Friday, February 1, 2008

New plan for HIV marriage tests

A commission set up by the Indian state of Maharashtra have provisionally approved the compulsory human immunodeficiency virus testing of couples before marriage.


If the determination is made into law, Maharashtra would be the first state in the state to have got such as a scheme.


Officials attending the meeting said that mandatory testing was necessary in a state where human immunodeficiency virus consciousness is low.


But they state that the proposal will not be enforced until extended populace audiences have got taken place.


The state of Andhra Pradesh announced similar programs in 2006 but they were abandoned.


India have one of the peak Numbers of people with human immunodeficiency virus in the world.


'High risk'


Supporting the usage of mandatory Aids diagnostic tests before matrimony in Maharashtra, lawyer Jaya Nair of the state's Law Graduates Association said the move was indispensable for a society where human immunodeficiency virus prevalence is so high.

Some Indian politicians are actively encouraging human immunodeficiency virus tests

The association have petitioned the Mumbai High tribunal and Supreme Court over the issue, as well as making mental representations to the state parliament.
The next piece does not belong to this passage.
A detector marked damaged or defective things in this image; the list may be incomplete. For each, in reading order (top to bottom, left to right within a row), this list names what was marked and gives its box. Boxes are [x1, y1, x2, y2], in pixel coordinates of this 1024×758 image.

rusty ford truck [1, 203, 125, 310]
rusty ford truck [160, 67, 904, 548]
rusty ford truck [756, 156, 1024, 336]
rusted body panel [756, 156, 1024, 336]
"We make not care what people make in their personal lives and this is not to irrupt on their space," said Multiple Sclerosis Nair.


"However, there are an increasing figure of lawsuits where a individual makes not know, or deliberately hides, his or her human immunodeficiency virus position and travels ahead with an arranged marriage.
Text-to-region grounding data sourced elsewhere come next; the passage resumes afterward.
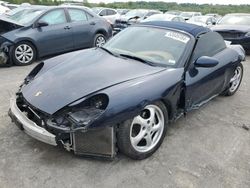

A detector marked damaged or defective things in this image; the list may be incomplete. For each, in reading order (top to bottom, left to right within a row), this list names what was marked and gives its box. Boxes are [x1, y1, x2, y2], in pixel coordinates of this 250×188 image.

dented hood [0, 16, 23, 35]
damaged porsche boxster [0, 5, 111, 66]
crumpled front bumper [8, 97, 57, 146]
dented hood [22, 48, 166, 114]
damaged porsche boxster [8, 22, 244, 160]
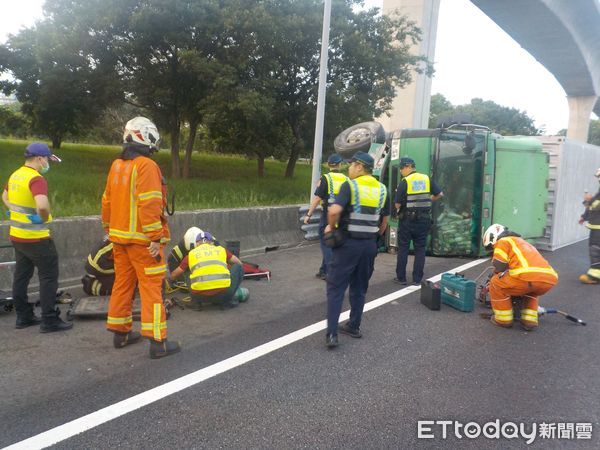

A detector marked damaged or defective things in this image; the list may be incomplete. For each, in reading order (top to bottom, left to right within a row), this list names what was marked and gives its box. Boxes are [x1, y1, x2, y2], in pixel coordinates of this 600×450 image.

overturned green truck [332, 122, 548, 256]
"The partner and the children are at high hazard and bear the brunt of it all their lives."


Another protagonist of the proposal, radiocommunication broadcaster Pankaj Athawale, said that if it travels ahead the government will have got to be on the qui vive for deceitful certifications which might be used to cover up an individual's HIV positive status.

'Not comfortable'


Opposition to this proposal come ups from different quarters.


Guidelines laid down by the National Aids Control Arrangement state that no-one should be forced to experience a compulsory human immunodeficiency virus test, and the consequences should not be used as stipulations for employment or providing healthcare.


The arrangement argued that diagnostic tests should be taken ahead of matrimony only if both political parties are in agreement.

"I don't believe it should be compulsory. I am not comfy with forcing people to make any sort of testing," said human rights lawyer Siddharth Narrain.


Management executive director Prajakta Bengali argued that such as an thought have a long manner to travel before it goes socially acceptable.


"Families travel through respective units of ammunition of horoscopes and planet charts but they will not hold to human immunodeficiency virus testing," she said.

The proposals have got not been universally well received


"And this is not about rural people or the poor. Most of the educated urban people would have got issues even talking about it. Implementing this diagnostic test would be near impossible."

But at a community clinic in North Mumbai, frail Sarita [not her existent name] - who have been human immunodeficiency virus positive for the last five old age - wishings she had been tested before getting married.


"My hubby never told me, and died as an castaway Aids patient in a local hospital," she said.


"Only after he was admitted was I told to travel for tests, and the docs discovered that I had contracted [the illness] too.


"Over the last few old age I have got lost household support and I cannot work like before. I was cheated and the individual who cheated me is dead. I wish things had been different."